Unfortunately I don't know exactly how firefox does it, point system seems good as well, maybe you'll need to balance your points :)
I'd go for something similar to:
NoM = Number of Mail
(NoM sent to X today) + 1/2 * (NoM sent to X during the last week)/7 + 1/3 * (NoM sent to X during the last month)/30
Contacts you did not write during the last month (it could be changed) will have 0 points. You could start sorting them for NoM sent in total (since it is on the contact list :). These will be showed after contacts with points > 0
It's just an idea, anyway it is to give different importance to the most and just mailed contacts.

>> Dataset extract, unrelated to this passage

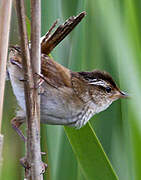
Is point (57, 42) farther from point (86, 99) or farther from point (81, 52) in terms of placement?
point (86, 99)

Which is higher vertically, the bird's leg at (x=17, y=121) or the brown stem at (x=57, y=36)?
the brown stem at (x=57, y=36)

If you want to get crazy, mark the most 'active' emails in one of several ways:
Last access
Frequency of use
Contacts with pending sales
Direct bosses
Etc
Then, present the active emails at the top of the list. Pay attention to which "group" your user uses most. Switch to that sorting strategy exclusively after enough data is collected.
It's a lot of work but kind of fun...
Maybe count the number of emails sent to each address. Then:
ORDER BY EmailCount DESC, LastName, FirstName
That way, your most-often-used addresses come first, even if they haven't been used in a few days.

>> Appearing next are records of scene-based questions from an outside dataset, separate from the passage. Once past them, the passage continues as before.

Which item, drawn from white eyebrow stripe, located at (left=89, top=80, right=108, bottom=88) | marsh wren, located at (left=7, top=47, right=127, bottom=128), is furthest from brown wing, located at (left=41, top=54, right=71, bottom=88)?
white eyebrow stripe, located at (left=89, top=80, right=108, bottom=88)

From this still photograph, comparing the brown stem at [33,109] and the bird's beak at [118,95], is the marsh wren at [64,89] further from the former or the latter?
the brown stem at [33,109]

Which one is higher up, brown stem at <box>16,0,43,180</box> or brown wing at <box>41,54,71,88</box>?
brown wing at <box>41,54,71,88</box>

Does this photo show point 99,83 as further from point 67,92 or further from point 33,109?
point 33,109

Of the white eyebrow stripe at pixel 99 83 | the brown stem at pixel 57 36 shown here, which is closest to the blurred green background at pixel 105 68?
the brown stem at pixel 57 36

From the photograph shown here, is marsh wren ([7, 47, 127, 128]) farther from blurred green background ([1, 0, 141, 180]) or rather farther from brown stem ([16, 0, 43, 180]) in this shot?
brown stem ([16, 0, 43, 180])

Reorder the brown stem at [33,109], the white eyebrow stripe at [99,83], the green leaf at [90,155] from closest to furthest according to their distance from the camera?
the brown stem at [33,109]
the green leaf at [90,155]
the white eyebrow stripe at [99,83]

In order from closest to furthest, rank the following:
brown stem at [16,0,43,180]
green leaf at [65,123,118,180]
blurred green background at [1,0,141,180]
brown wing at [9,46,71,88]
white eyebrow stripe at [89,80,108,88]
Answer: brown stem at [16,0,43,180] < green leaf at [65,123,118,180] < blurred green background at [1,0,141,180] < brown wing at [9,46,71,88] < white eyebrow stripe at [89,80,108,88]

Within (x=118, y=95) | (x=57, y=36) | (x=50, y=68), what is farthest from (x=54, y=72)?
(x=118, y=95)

I like the idea of a point-based system, with points for recent use, frequency of use, and potentially other factors (prefer contacts in the local domain?).
I've worked on a few systems like this, and neither "most recently used" nor "most commonly used" work very well. The "most recent" can be a real pain if you accidentally mis-type something once. Alternatively, "most used" doesn't evolve much over time, if you had a lot of contact with somebody last year, but now your job has changed, for example.
Once you have the set of measurements you want to use, you could create an interactive apoplication to test out different weights, and see which ones give you the best results for some sample data.
This paper describes a single-parameter family of cache eviction policies that includes least recently used and least frequently used policies as special cases.
The parameter, lambda, ranges from 0 to 1. When lambda is 0 it performs exactly like an LFU cache, when lambda is 1 it performs exactly like an LRU cache. In between 0 and 1 it combines both recency and frequency information in a natural way.
In spite of an answer having been chosen, I want to submit my approach for consideration, and feedback.
I would account for frequency by incrementing a counter each use, but by some larger-than-one value, like 10 (To add precision to the second point).
I would account for recency by multiplying all counters at regular intervals (say, 24 hours) by some diminisher (say, 0.9).
Each use:
UPDATE `addresslist` SET `favor` = `favor` + 10 WHERE `address` = 'foo#bar.com'
Each interval:
UPDATE `addresslist` SET `favor` = FLOOR(`favor` * 0.9)
In this way I collapse both frequency and recency to one field, avoid the need for keeping a detailed history to derive {last day, last week, last month} and keep the math (mostly) integer.
The increment and diminisher would have to be adjusted to preference, of course.